In 2021 the price soared by more than 700% in 12 months to a record high of $69,000 in November. It certainly seemed like bitcoin's bubble had burst as investors have lost confidence in the crypto sector. It is uncertainty over the future of bitcoin which caused prices to crash in 2022.

Why do most people lose money in crypto? ›

From poor security practices to a lack of knowledge about crypto markets, new investors can quickly lose money. Here are the 10 most common mistakes new crypto investors make and how you can avoid them.

Why should crypto be illegal? ›

In its current form, Bitcoin presents three challenges to government authority: it cannot be regulated, criminals use it, and it can help citizens circumvent capital controls.

Why is crypto too risky? ›

Holdings in online “wallets” are not insured by the government like U.S. bank deposits are. A cryptocurrency's value can change constantly and dramatically. An investment that may be worth thousands of dollars today could be worth only hundreds tomorrow.

What crypto company is under investigation? ›

Ethereum Foundation Faces Inquiry From a Government; Fortune Says SEC Investigating ETH.

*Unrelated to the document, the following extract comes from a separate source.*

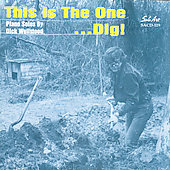 Dick Wellstood: This Is the One...Dig!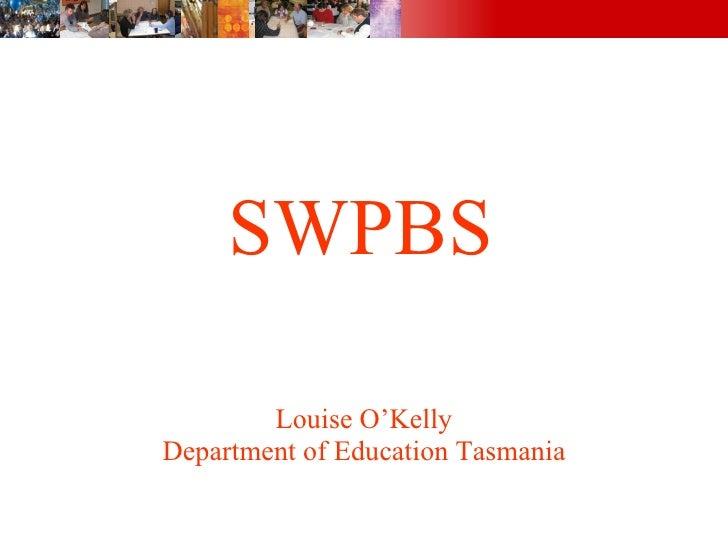 SWPBS Louise O'Kelly Department of Education Tasmania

What is the safest crypto company? ›

Best Crypto Exchanges and Apps for May 2024
  • Best for Low Fees and Best for Experienced Traders: Kraken.
  • Best for Beginners: Coinbase.
  • Best Mobile App: Crypto.com.
  • Best For Security: Gemini.
  • Best for Altcoins: BitMart.
  • Best for Bitcoin: Cash App.
  • Best Decentralized Exchange: Bisq.

Can you sue for crypto fraud? ›

Devastating Cryptocurrency Losses

You may be able to recover your losses through a lawsuit or arbitration claim if your losses were caused by a company's negligence. Our cryptocurrency lawsuit attorneys can help you understand your rights and your potential for recovery.

Who is the crypto scammer in FTX? ›

FTX founder Sam Bankman-Fried was sentenced to 25 years in prison for the securities fraud conspiracy that doomed his cryptocurrency exchange and a related hedge fund, Alameda Research. Bankman-Fried also was ordered to pay $11 billion in forfeiture at the sentencing in Manhattan federal court.

Who is the failed crypto guy? ›

NEW YORK — A federal judge sentenced former cryptocurrency mogul Sam Bankman-Fried to 25 years in prison Thursday, saying that a man who once graced magazine covers and testified at congressional hearings as the face of a booming new industry had in fact perpetrated one of the largest financial crimes in U.S. history.

Is Ruja Ignatova's brother? ›

Dr Ruja Ignatova's younger brother Konstantin is the second most famous face of the OneCoin scam. After Ruja's vanishing act in October 2017, Konstantin took over as de facto boss, a role he held until his arrest on 6 March 2019, as he was leaving the US.